Aux Antilles, les pêcheurs, dernières victimes du chlordécone

Après avoir restreint l’activité de cultivateurs et d’éleveurs, de nouveaux arrêtés bannissent la pêche sur de vastes bandes côtières, contaminées par le chlordécone. Des centaines d’artisans sont touchés.
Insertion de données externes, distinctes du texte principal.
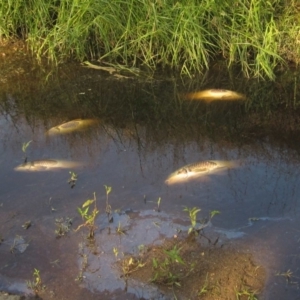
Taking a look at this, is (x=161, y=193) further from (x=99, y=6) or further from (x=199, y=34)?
(x=99, y=6)

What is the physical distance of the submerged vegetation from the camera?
5949mm

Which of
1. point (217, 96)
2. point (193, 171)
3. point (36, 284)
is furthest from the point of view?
point (217, 96)

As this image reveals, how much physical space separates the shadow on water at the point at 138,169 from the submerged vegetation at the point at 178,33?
26 cm

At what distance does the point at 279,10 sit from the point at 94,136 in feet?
9.46

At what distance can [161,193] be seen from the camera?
3926mm

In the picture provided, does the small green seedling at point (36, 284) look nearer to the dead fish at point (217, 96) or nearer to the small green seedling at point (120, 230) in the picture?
the small green seedling at point (120, 230)

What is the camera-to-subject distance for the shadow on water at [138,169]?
3275 millimetres

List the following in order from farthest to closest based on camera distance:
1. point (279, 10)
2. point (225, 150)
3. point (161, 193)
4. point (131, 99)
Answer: point (279, 10) < point (131, 99) < point (225, 150) < point (161, 193)

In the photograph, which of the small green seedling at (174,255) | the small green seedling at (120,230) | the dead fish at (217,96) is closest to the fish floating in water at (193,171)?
the small green seedling at (120,230)

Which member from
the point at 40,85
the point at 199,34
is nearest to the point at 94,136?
the point at 40,85

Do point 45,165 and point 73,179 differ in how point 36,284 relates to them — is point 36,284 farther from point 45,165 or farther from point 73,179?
point 45,165

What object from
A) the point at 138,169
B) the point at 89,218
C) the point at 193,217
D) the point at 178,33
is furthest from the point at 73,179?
the point at 178,33

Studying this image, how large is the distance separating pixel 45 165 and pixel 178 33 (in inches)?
96.9

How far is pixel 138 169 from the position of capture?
13.9 ft
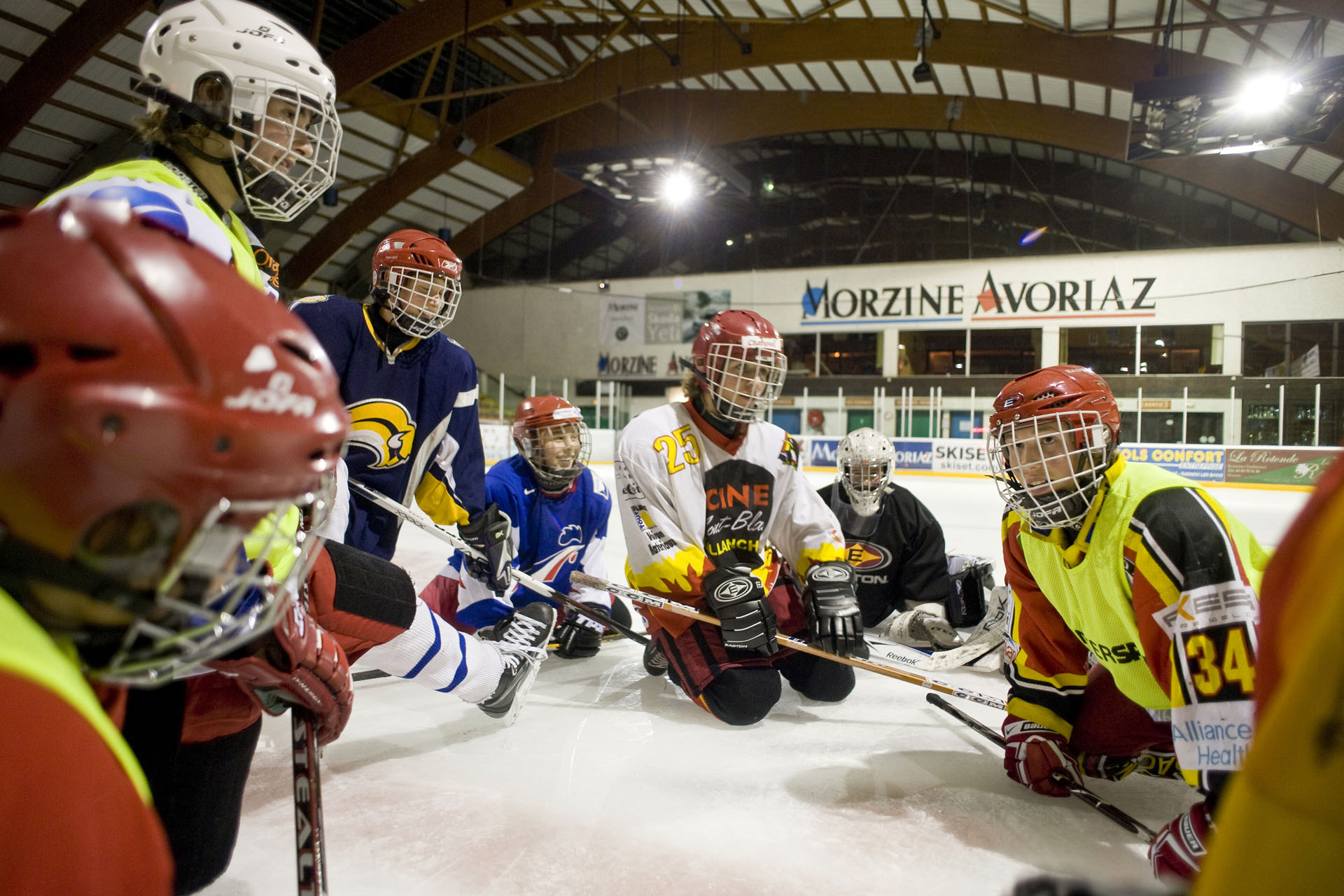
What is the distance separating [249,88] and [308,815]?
1.19 m

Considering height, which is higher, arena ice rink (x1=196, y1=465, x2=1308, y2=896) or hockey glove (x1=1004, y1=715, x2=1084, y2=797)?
hockey glove (x1=1004, y1=715, x2=1084, y2=797)

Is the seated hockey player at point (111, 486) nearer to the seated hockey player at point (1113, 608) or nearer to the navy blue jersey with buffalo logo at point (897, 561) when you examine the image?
the seated hockey player at point (1113, 608)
Patrick Piro  • 31 octobre 2013 abonné·es
Aux Antilles, les pêcheurs, dernières victimes du chlordécone
© photo : NICOLAS DERNE / AFP

Un camionneur klaxonne bruyamment pour saluer des copains pêcheurs qui tiennent étal au bord de la nationale 1, dans la cuvette du petit port de Bananier. L’artère qui relie les villes de Basse-Terre et de Pointe-à-Pitre est la plus passante de Guadeloupe, où une partie du commerce du poisson se tient quotidiennement sur ses bas-côtés. À 11 h, il ne reste à Luc Bergopson qu’un platine et quelques petites carangues. Pêche modeste, ce matin. À deux cent mètres, Rémy Borgia exhibe un poisson-lion devant des incrédules. L’espèce, très invasive et fortement prédatrice, s’impose localement depuis deux ans environ, préjudice pour les pêcheurs qui constatent une diminution de leurs prises. Cependant, l’inquiétude des équipages est bien ailleurs : en raison de la contamination de nombreuses espèces par le chlordécone, très puissant pesticide utilisé pendant des décennies sur les bananiers, un arrêté préfectoral du 26 juin dernier interdit toute pêche à moins d’un mille environ de la côte est de la péninsule de Basse-Terre, entre Goyave et Vieux-Fort. Au-delà, et sur près de 60 % du pourtour de la péninsule de Basse-Terre, des interdictions ont été prononcées pour certaines espèces. Pour survivre, Luc Bergopson et Rémy Borgia doivent parcourir des dizaines de milles supplémentaires. Bananier, la bien nommée, est au cœur de la zone asservie à la banane. Une production éminemment stratégique pour les Antilles françaises, quasi monoculture par endroits : avec 260 000 tonnes par an, le fruit représente 75 % des échanges avec la métropole.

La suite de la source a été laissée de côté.